Un mantel de tela largo, muy largo, se extiende sobre el verde intenso, casi fosforito, de la hierba de un parque. El lugar es un pequeño oasis en medio de la ciudad. Un estanque con agua azul petróleo bordea la zona destinada al recreo. Un cielo blanco salpicado de pequeños pájaros azules ilumina el lugar como si fuera un foco teatral.
Nos disponemos a celebrar una fiesta. No sé lo que se celebra, pero deduzco que soy la anfitriona. Los invitados vienen hacia mí. “¿Dónde están las cervezas?” Me preguntan. “He traído vino tinto y tortilla.” Me informan. “¿Necesitas ayuda?” Me ofrecen.
Sobre el mantel, de estampados azules y verdes sobre fondo blanco nuclear (como un reflejo del cielo), se extienden múltiples platos de canapés, todos ellos compuestos de rebanadas de pan con diferentes manjares: queso, tortilla, salmón, jamón serrano, salchichón ibérico…
El mantel es infinito, pero también la afluencia. No deja de llegar gente a ésta mi fiesta. Y no sé si habrá comida suficiente. Empiezo a inquietarme. El día, que amaneció luminoso, ha comenzado a oscurecer. Un manto denso de nubes negras inunda el cielo y siento como si lo sostuviera sobre mi cabeza.

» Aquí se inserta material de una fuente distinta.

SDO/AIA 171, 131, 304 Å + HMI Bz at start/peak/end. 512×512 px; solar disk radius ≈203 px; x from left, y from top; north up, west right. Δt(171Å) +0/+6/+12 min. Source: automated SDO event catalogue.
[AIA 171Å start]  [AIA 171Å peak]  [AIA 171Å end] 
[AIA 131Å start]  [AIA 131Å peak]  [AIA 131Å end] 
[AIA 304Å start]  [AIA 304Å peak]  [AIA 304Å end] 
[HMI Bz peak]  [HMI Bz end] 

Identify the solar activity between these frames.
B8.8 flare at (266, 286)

A cada rato alguien se acerca a mi oído a comunicarme que está de camino una persona más. A muchas de ellas ni las conozco. Diría incluso que no conozco a ninguna, aunque todas me conocen a mí. Desesperada, comienzo a partir cada canapé en dos partes. Y luego, cada parte en otras dos más, y así con cada uno. Dejo de sentir mi cuerpo para ser solo manos. Unas manos que, como Jesús en el milagro de los panes y los peces, multiplican los canapés para mi fiesta. Para que todas las asistentes puedan echarse un bocado a la boca. Hasta que haya algo de comer para todas. Al fin, deja de llegar más gente. Aún quedan varios trozos de pan con jamón y con queso para las últimas invitadas.

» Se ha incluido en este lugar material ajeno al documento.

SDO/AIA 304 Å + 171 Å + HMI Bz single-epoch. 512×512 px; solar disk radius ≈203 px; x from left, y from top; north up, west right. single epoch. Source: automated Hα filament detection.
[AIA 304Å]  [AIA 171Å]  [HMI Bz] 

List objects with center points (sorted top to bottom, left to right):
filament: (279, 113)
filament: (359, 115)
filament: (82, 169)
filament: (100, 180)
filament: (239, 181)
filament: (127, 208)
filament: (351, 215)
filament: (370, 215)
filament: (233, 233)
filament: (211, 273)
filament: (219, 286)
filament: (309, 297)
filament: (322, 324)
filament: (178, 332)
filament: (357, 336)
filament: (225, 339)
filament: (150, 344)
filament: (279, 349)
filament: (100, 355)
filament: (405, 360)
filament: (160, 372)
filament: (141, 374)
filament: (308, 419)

Solo entonces, puedo escuchar la música que suena desde hace un rato. Alguien se está encargando de poner música. Alguien que no conozco, pero sabe la música que me gusta. Y vuelvo a ser cuerpo, y no solo manos, aunque ahora soy cuerpo sin cara. Un cuerpo sin cara que baila, baila hasta fundirse con las nubes, de nuevo blancas, y con el blanco mantel y con el verde intenso de la hierba de un parque de ciudad, cuyo estanque luce aguas azul petróleo.